Objective risk (as opposed to Subjective risk) Relative variation of actual loss from expected loss, which varies inversely with the square root of the number of cases under observation. (Subjective risk is uncertainty based on one’s state of mind.)
Peril A cause or source of loss
Personal risks Risks of financial loss that directly affect an individual (including premature death, poor health, unemployment, and insufficient income during retirement)
Property risk The possibility of having property damaged or lost from numerous causes
Pure risk (as opposed to Speculative risk) A situation in which there are only the possibilities of loss or no loss. (Speculative risk is a situation in which either profit or loss are clear possibilities)

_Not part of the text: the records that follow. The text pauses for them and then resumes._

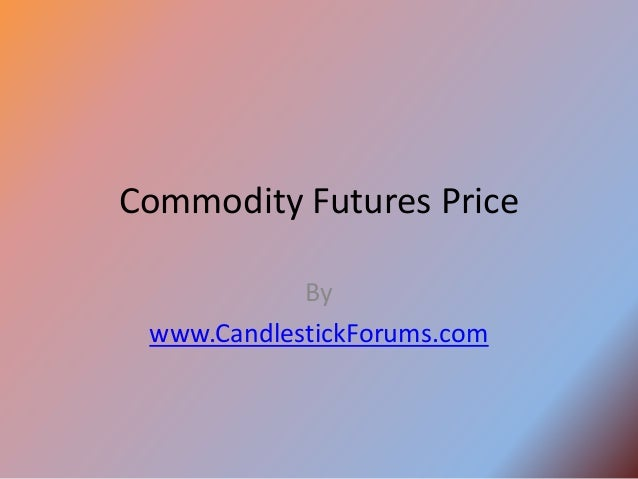 Commodity Futures Price            By www.CandlestickForums.com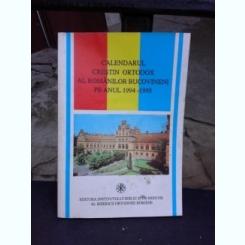 CALENDARUL CRESTI ORTODOX AL ROMANILOR BUCOVINENI PE ANUL 1994-1995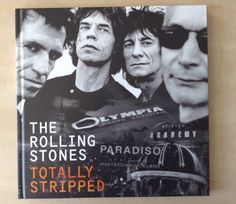The Rolling Stones  Totally Stripped documentaire concerten L'olympia  Paris 03 Jul 95   03 Jul 95 Paradiso Amsterdam  26 May 95 Brixton Academy London.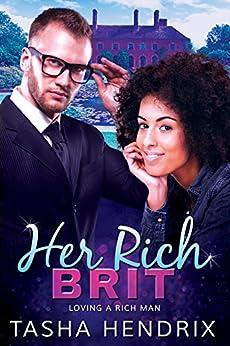 Her Rich Brit: Loving a Rich Man by [Hendrix, Tasha]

Risk Uncertainty concerning the occurrence of a loss
Adverse selection The tendency of persons with a higher-than-average chance of loss to seek insurance at average rates which, if not controlled by underwriting, results in higher-than-expected loss levels
Casualty insurance A field of insurance that covers whatever is not covered by fire, marine, and life insurance (including auto, liability, burglary and theft, workers compensation, glass, and health insurances)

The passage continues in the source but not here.